The .mat file contains 7 eigenvectors’s datasets which are thus returned in A as a list of 7 NDDatasets. We print the names and dimensions of these datasets:

[3]:
for a in A:
    print(f"{a.name} : {a.shape}")
m5nbs : (3, 700)
mp5nbs : (4, 700)
mp6nbs : (4, 700)
propvals : (80, 4)
m5spec : (80, 700)
mp5spec : (80, 700)
mp6spec : (80, 700)

In this tutorial, we are first interested in the dataset named 'm5spec', corresponding to the 80 spectra on one of the instruments and 'propvals' giving the property values of the 80 corn samples.

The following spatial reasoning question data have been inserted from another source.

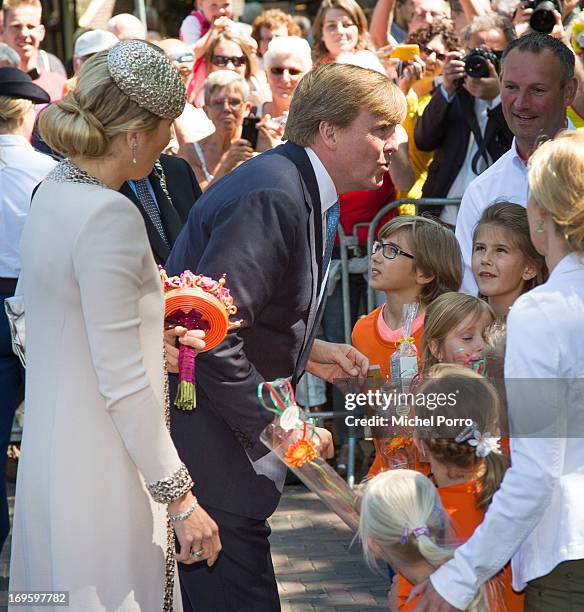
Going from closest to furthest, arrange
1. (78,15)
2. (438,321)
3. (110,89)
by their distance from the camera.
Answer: (110,89) < (438,321) < (78,15)

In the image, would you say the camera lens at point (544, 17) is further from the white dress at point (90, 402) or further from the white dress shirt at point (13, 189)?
the white dress at point (90, 402)

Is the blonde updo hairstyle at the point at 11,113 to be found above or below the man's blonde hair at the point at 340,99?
below

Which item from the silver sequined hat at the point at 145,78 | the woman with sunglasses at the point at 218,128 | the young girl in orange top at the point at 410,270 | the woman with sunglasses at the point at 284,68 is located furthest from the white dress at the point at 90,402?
the woman with sunglasses at the point at 284,68

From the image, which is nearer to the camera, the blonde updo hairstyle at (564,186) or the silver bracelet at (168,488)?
the blonde updo hairstyle at (564,186)

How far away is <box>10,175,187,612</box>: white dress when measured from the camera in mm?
2518

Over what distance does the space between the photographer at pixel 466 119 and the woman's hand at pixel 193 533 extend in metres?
3.95

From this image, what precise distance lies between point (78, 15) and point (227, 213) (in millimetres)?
13359

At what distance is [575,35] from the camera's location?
16.6 feet

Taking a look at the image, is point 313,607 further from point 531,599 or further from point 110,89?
point 110,89

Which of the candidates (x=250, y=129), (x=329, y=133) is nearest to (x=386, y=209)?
(x=250, y=129)

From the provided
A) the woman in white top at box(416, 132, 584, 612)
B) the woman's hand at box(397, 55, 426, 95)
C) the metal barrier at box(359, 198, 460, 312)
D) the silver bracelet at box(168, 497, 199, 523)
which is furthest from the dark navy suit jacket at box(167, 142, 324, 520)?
the woman's hand at box(397, 55, 426, 95)

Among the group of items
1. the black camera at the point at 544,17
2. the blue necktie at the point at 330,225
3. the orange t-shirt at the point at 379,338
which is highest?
the black camera at the point at 544,17

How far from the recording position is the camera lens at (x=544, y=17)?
19.3ft

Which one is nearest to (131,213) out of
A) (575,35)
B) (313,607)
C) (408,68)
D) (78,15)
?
(313,607)
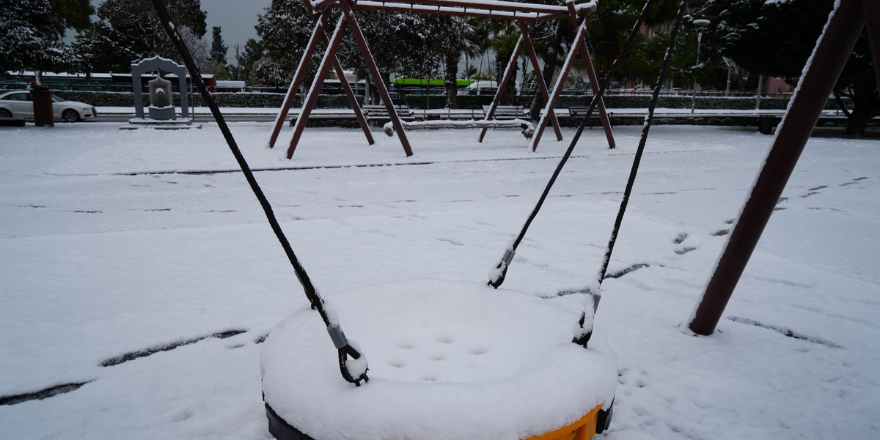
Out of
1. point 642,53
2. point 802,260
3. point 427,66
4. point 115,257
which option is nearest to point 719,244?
point 802,260

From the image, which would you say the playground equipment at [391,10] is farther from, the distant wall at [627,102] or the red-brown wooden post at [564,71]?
the distant wall at [627,102]

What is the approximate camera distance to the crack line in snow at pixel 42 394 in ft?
5.93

Let’s name the specta NDDataset X , add few informations about the x-scale and plot it, before and after detrend:

[4]:
X = A[-3]
X.title = "absorbance"
X.x.title = "Wavelength"
X.x.units = "nm"
_ = X.plot(cmap=None)
../../_images/userguide_analysis_pls_7_0.png
[5]:
X_ = X.detrend()
_ = X_.plot(cmap=None)
../../_images/userguide_analysis_pls_8_0.png

Let’s plot the properties of the sample:

[6]:
Y = A[3]
_ = Y.T.plot(cmap=None, legend=Y.x.labels)
../../_images/userguide_analysis_pls_10_0.png

Standardization of the values allows better visualization:

[7]:
Y_std = (Y - Y.mean(dim=0)) / Y.std(dim=0)
_ = Y_std.T.plot(cmap=None, legend=Y.x.labels)
../../_images/userguide_analysis_pls_12_0.png

Running PLSRegression

First we select 57 first samples (2/3 of the total) to train/calibrate the model and the remaining ones to test/validate the model, and we restrict first our analysis to the moisture content:

[8]:
X_train = X[:57]
X_test = X[57:]
y_train = Y[:57, "Moisture"]
y_test = Y[57:, "Moisture"]

Then we create a PLSRegression object with 5 components and fit the train datasets:

[9]:
pls = scp.PLSRegression(n_components=5)
_ = pls.fit(X_train, y_train)

The scores and loading matrices are stored in the x_scores,x_loadings, y_scores and y_loadings attributes. Let’s for instance, plot the \(S_X\) matrix:

[10]:
pls.x_loadings.plot()
[10]:
<_Axes: xlabel='Wavelength $\\mathrm{/\\ \\mathrm{nm}}$', ylabel='values $\\mathrm{}$'>
../../_images/userguide_analysis_pls_18_1.png

Once fitted, the PLS model can be used to predict the property values of another dataset, for instance:

[11]:
y_test_hat = pls.predict(X_test)
_ = y_test_hat.T.plot(title="predicted moisture for $X_{test}$", marker="o")
../../_images/userguide_analysis_pls_20_0.png

We can generate a parity plot to compare the predicted and actual values, for both train set and test set.

[12]:
ax = pls.parityplot(label="calibration")
_ = pls.parityplot(y_test, y_test_hat, c="red", label="validation", clear=False)
_ = ax.legend(loc="lower right")
../../_images/userguide_analysis_pls_22_0.png

The goodness of fit (as expressed by R-squared) can also be obtained using the score() method. For the training dataset it is obtained by passing no arguments, while for validation datasets, \(X\) and \(Y\) must be passed.

[13]:
print(f"R-squared training dataset: {pls.score():.3}")
print(f"R-squared test dataset: {pls.score(X_test, y_test):.3}")
R-squared training dataset: 0.984
R-squared test dataset: 0.968

As expected, the goodness of fit is slightly lower for the validation than for the calibration.